▶ _REQUIRED WORK_
The reply should hold only the lines below beginning at the one with "Seconde vague de" and ending at the one with "Hand drawn color flowers background banner", copied exactly, with every picture left out.

######

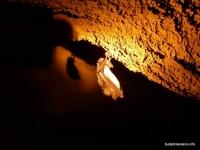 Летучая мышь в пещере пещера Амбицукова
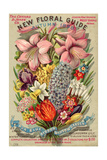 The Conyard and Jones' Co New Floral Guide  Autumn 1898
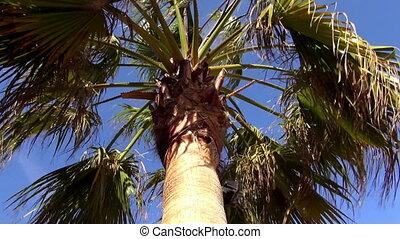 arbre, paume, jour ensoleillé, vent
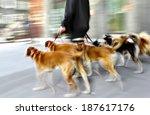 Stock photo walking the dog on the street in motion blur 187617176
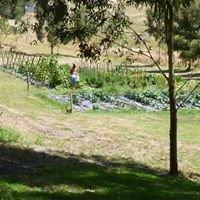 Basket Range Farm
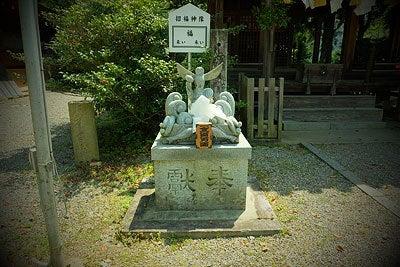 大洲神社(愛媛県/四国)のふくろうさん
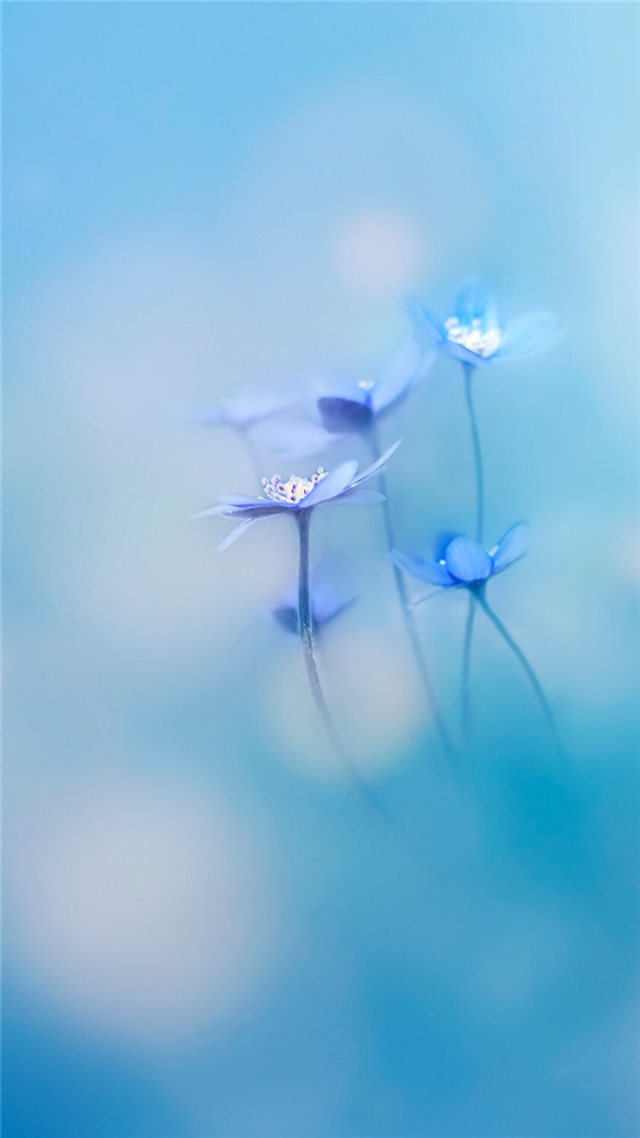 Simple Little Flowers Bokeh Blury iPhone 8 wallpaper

######

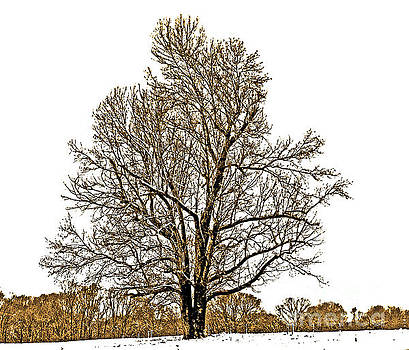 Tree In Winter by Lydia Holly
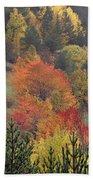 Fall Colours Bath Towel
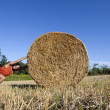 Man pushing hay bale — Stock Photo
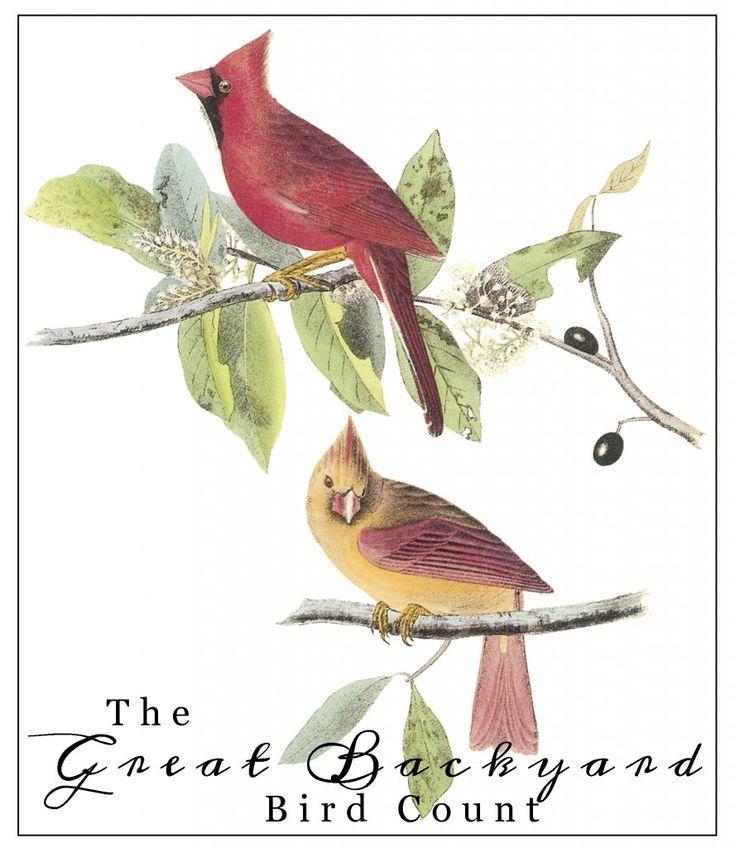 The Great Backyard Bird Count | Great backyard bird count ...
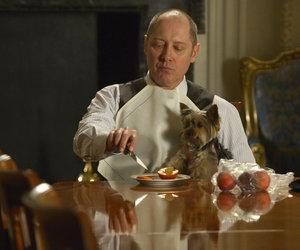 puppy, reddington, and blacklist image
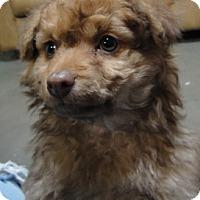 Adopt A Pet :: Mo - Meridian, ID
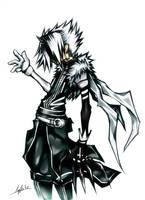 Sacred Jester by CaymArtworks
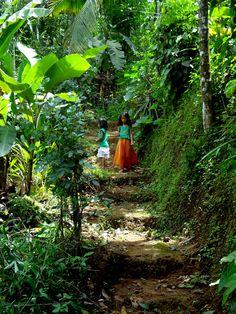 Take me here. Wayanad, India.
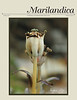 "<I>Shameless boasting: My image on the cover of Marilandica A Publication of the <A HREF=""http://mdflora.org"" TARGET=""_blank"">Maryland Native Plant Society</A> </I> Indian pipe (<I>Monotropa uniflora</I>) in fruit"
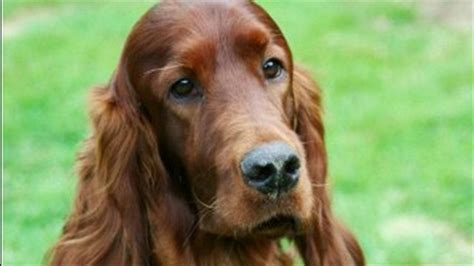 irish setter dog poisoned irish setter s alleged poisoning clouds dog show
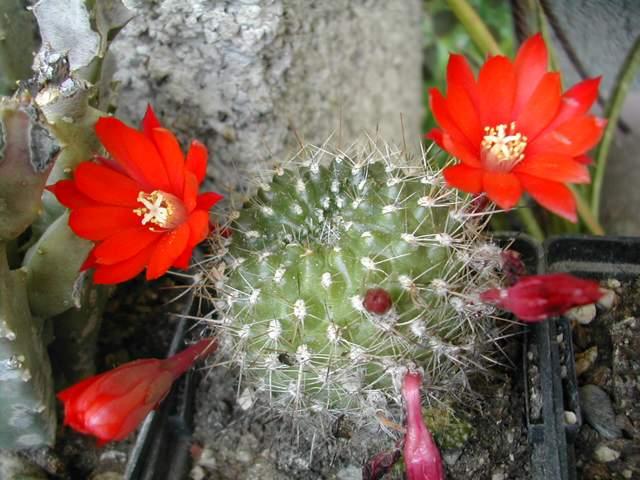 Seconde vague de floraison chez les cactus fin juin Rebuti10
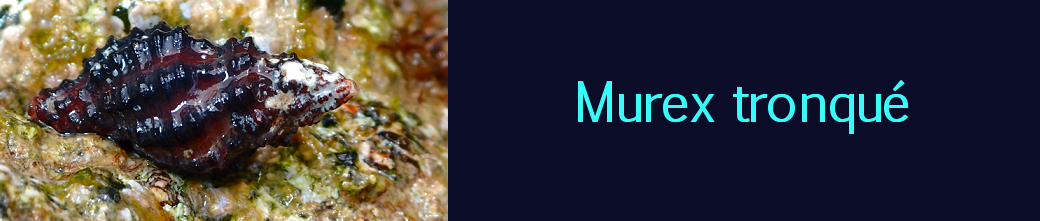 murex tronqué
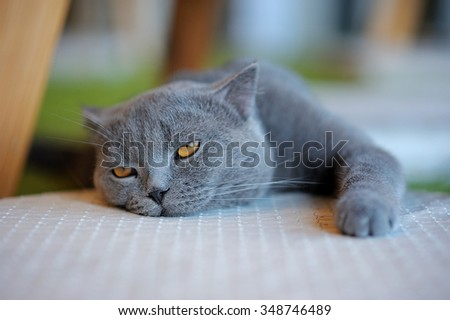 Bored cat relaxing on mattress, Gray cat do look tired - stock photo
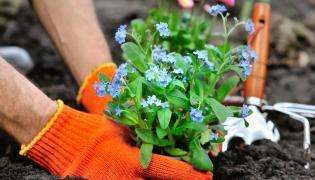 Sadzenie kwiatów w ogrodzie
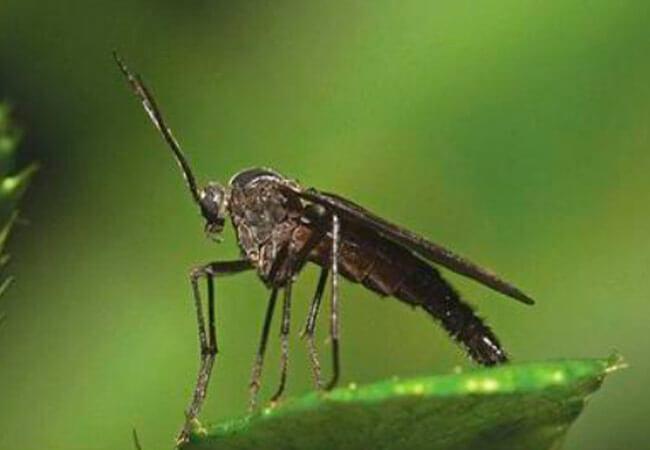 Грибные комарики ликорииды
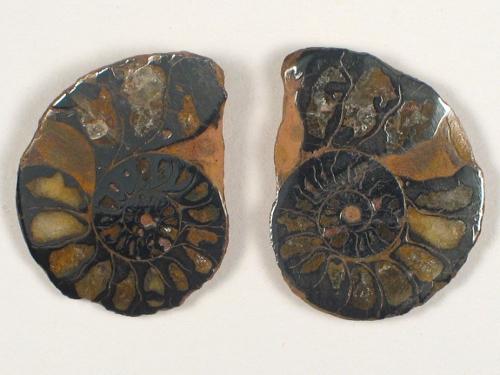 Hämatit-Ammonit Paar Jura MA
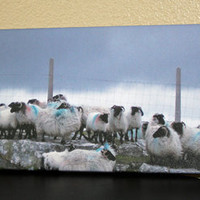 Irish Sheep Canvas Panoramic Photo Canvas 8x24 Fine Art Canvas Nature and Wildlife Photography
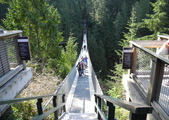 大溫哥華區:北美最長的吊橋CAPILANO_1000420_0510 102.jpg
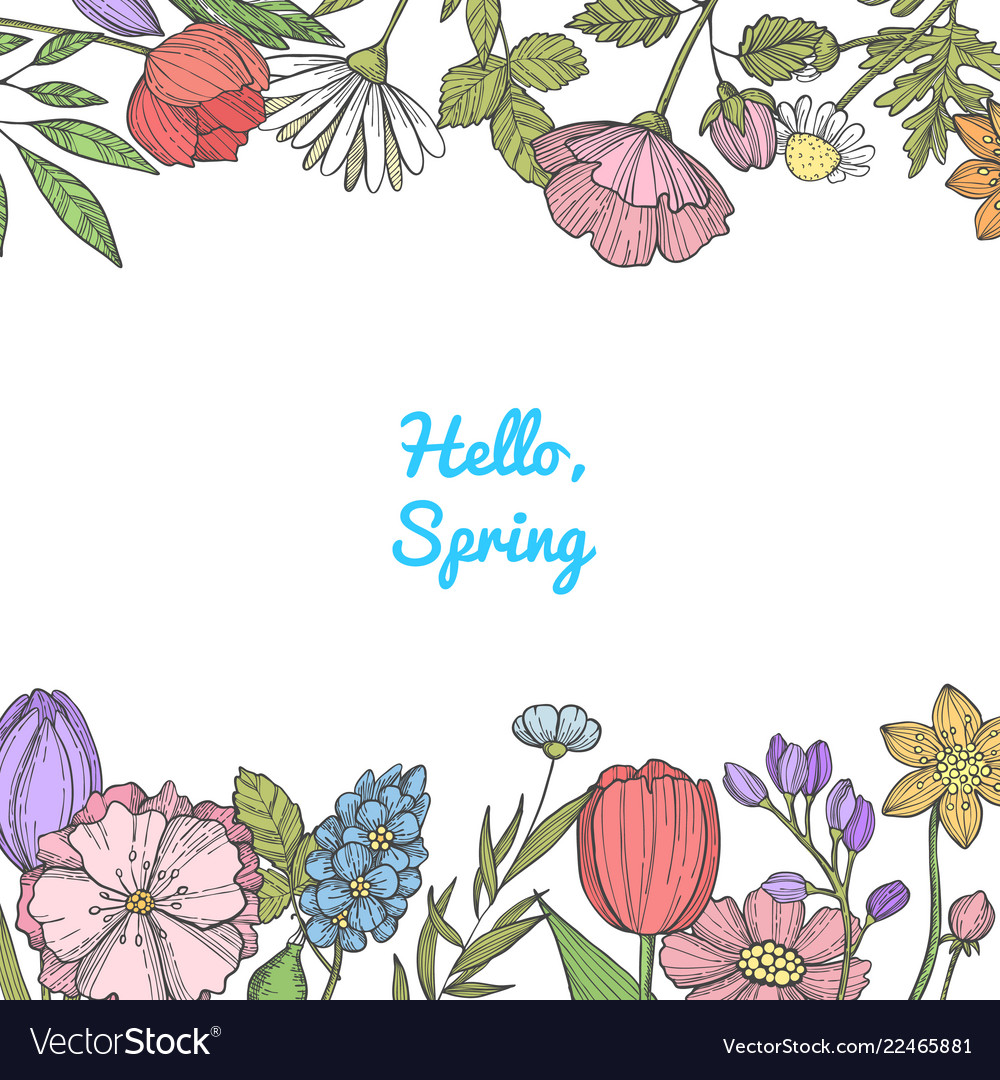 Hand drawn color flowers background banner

######

▶ _EXPECTED OUTPUT_
 Seconde vague de floraison chez les cactus fin juin Rebuti10
 murex tronqué
 Bored cat relaxing on mattress, Gray cat do look tired - stock photo
 Sadzenie kwiatów w ogrodzie
 Грибные комарики ликорииды
 Hämatit-Ammonit Paar Jura MA
 Irish Sheep Canvas Panoramic Photo Canvas 8x24 Fine Art Canvas Nature and Wildlife Photography
 大溫哥華區:北美最長的吊橋CAPILANO_1000420_0510 102.jpg
 Hand drawn color flowers background banner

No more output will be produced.